Instrumentation and Control of Carbon Nanotube Fibre Manufacture

Lead Research Organisation: University of Cambridge
Department Name: Engineering

Abstract

Over the past 7 years at Cambridge, a team led by Prof Windle has developed a process capable of making continuous carbon fibres in a single operation that are composed of entangled multi and single wall carbon nanotunes. The potential of this ground-breaking process for making high performance fibres has led to the opportunity of it being applied in a broad range of industrial sectors. It offers a disruptive technology that, if successfully developed through greater manufacturing innovations, is poised to replace traditional materials in a host of mechanical and electrical applications. Moreover, the current research position established by the Cambridge team offers a significant opportunity for the UK to take the lead in the development of a new materials supply chain, new manufacturing process technologies, and product innovations that are a step change from their conventional counterparts. Prof Windle's work to date has established the basic manufacturing process through a series of many process innovations. Numerous advances in reactor design, catalyst materials, and operating conditions have been explored in order to establish the manufacturing foundations. Many kilometres of fibre can now be produced in a continuous operation. However, limitations of the current laboratory production system include: variation in material characteristics such as fibre width; CNT crystal structure; mechanical strength; thermal and electrical conductivity. These issues have become a significant barrier to the consistent high volumetric production of materials with known characteristics. This project will develop advanced on-line instrumentation and manufacturing technology solutions that will enable the tightly controlled production of CNT fibre with sufficient quality and and in sufficient quantity that will allow industrial users to begin testing the materials in their new products. The new CNT fibres could find widespread applications in all sectors including power generation, aerospace, automotive, defence and consumer goods.

Information shown:

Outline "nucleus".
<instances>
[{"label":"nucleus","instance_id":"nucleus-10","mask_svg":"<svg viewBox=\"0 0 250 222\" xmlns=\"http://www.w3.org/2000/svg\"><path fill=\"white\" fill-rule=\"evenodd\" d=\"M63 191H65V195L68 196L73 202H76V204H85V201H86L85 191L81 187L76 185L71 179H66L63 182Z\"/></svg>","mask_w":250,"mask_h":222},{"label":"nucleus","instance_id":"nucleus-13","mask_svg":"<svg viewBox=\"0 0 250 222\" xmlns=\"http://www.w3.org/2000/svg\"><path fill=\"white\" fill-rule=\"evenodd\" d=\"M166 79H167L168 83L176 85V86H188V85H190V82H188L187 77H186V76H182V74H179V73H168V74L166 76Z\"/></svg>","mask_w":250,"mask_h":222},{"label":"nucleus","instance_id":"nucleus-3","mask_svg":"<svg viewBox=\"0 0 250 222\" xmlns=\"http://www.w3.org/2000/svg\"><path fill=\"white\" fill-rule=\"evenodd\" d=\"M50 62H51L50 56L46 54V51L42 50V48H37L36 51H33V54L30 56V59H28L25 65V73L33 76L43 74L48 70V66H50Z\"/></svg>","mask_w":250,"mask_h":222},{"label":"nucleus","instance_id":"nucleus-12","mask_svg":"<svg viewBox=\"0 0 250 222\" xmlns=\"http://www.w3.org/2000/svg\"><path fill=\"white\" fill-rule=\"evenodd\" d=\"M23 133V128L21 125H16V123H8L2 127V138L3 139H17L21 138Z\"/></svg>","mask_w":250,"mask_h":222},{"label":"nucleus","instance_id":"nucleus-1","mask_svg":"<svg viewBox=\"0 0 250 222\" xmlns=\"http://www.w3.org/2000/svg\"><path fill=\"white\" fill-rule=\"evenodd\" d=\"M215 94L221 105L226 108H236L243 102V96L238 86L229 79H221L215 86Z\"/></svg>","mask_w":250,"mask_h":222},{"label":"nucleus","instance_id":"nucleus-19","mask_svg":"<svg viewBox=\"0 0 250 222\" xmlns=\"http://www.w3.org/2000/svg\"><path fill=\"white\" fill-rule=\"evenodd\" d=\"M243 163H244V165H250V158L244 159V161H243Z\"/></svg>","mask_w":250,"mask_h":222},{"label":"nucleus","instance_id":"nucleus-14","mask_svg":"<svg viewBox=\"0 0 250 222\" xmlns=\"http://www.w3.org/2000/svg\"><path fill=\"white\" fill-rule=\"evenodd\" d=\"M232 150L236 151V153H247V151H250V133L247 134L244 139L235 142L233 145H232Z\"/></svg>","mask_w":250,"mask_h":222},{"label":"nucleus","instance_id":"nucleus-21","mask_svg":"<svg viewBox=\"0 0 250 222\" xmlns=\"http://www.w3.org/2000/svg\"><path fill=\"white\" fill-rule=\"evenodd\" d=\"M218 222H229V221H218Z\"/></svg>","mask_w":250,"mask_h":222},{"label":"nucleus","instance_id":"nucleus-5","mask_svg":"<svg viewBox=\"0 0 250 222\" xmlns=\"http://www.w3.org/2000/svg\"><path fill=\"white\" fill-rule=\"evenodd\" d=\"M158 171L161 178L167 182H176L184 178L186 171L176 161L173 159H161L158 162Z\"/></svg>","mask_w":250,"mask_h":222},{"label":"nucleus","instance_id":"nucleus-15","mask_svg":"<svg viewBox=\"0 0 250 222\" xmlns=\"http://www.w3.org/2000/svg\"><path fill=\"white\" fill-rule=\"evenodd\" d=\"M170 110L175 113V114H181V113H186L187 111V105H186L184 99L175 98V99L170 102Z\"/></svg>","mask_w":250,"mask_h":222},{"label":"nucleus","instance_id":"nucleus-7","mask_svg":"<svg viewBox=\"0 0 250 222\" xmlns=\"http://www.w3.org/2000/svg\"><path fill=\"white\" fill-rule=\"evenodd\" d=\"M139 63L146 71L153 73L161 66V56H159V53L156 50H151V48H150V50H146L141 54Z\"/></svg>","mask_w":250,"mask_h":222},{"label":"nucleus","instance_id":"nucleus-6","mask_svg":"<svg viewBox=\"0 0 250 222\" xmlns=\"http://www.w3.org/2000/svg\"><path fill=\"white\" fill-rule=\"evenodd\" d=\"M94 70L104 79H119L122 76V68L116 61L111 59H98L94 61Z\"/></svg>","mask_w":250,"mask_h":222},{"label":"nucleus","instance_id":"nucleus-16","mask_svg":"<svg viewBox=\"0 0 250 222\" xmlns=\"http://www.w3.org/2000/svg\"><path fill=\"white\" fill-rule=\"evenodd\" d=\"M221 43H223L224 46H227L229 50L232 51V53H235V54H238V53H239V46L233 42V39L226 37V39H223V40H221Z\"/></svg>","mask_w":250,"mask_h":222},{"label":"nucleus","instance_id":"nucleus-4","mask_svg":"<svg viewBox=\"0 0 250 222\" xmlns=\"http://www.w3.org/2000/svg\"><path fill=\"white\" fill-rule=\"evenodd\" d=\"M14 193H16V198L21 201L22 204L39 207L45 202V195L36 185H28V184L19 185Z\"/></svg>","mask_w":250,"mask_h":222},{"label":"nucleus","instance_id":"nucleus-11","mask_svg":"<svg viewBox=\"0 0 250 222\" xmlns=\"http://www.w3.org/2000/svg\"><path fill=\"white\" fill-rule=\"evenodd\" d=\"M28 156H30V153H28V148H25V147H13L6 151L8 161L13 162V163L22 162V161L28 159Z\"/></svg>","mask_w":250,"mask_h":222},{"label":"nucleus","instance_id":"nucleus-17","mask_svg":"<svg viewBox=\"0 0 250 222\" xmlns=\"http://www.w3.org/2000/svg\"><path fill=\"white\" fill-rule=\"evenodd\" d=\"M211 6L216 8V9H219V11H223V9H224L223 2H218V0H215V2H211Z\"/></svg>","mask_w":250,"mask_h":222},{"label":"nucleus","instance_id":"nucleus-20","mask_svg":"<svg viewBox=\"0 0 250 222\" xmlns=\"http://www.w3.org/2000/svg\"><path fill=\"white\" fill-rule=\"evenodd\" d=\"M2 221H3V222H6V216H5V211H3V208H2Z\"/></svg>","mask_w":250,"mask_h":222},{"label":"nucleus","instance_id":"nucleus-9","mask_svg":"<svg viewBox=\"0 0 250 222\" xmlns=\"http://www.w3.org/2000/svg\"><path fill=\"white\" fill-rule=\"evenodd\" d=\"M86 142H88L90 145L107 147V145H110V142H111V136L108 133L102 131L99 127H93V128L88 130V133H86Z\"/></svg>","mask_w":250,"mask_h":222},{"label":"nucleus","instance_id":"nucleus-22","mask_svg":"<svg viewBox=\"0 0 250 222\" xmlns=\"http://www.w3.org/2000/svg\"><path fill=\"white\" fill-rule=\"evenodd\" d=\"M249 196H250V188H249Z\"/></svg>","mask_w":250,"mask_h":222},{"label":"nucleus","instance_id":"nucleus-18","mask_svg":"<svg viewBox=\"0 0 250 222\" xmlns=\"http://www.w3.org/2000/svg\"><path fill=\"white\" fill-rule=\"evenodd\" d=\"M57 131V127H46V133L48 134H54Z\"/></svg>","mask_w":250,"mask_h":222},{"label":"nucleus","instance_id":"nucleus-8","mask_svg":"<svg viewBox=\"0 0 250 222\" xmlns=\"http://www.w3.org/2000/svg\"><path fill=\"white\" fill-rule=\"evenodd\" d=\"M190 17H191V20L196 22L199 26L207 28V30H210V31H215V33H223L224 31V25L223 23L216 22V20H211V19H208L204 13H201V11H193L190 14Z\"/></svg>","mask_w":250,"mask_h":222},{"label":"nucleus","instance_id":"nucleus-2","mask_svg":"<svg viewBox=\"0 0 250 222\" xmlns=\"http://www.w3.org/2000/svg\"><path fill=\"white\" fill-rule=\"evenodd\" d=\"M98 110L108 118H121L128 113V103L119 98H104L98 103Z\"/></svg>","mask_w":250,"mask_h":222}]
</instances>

Written task: Extend the carbon nanotube fiber abstract above, starting right after its final sentence.

Task output:
Planned Impact

The major research and development outputs from this programme could make significant impacts across all parts of the manufacturing value chain, society at large, and the wider economy. The proposal offers an opportunity to develop new manufacturing capabilities for the production of high volumes of low cost and high quality CNT fibre materials. The new and advanced instrumentation technology developed here will provide an important step forward in the reliable production of CNT fibres. CNT fibres will, for the first time, be produced under known and regulated conditions. Moreover, the provision of high quality CNT fibres will increase the take-up of these new materials downstream across a range of industrial sectors. The commercial private sector will benefit from the research through the availability of a new class of materials that will allow them to enhance their product offerings through more efficient designs, or lower costs. Policy makers could take advantage through the setting of standards that allow greater use of resources in materials consumption or improved health and safety measures in personal protection equipment in military or industrial applications. The wider public could see improved product performance through greater electrical and mechanical efficiencies in a wide range of products. The research could directly contribute to the nations wealth by placing the UK in the international lead in this area and establish the manufacturing value chain that delivers thousands of UK jobs in the production, supply and application of the new materials. These manufacturing breakthroughs coupled with new knowledge of the process, have the potential to allow industry to establish swathes of new products for the market, that have the potential for significant societal impacts in areas such as health-care, transport, energy generation, communications and defense. These benefits are significant and could all be realised in the next 10 years should this research be successful. The knowledge and experience gained in terms of new manufacturing technologies and production methods, and the output of leading experts in the field could be applied in the creation of new and potentially world leading companies.
 
Description We have completed the construction of a new fibre drawing tower, and implemented a feedback control system for the ferrocene catalyst injection, in addition to the use of FTIR for live analysis of the gas mixture inside the reactor. In addition, the means by which we can remotely monitor the electrical characteristics of the drawn fibre have been completed. The final stage of experiments sought to define the critical operating parameters for the production of reliable CDT fibre. Work to date has included the design, installation and testing of an optical monitoring cell for the reaction catalyst ferrocene and the testing of a commercial moisture sensor on the main gas line. Wide ranging experiments using statistical analysis tools have allowed us to establish correlations between the floating catalyst process parameters and the properties of single and multi walled carbon nanotube fibres. These findings provide greater knowledge of the floating catalysts production process, and the ability to effect greater control over the process.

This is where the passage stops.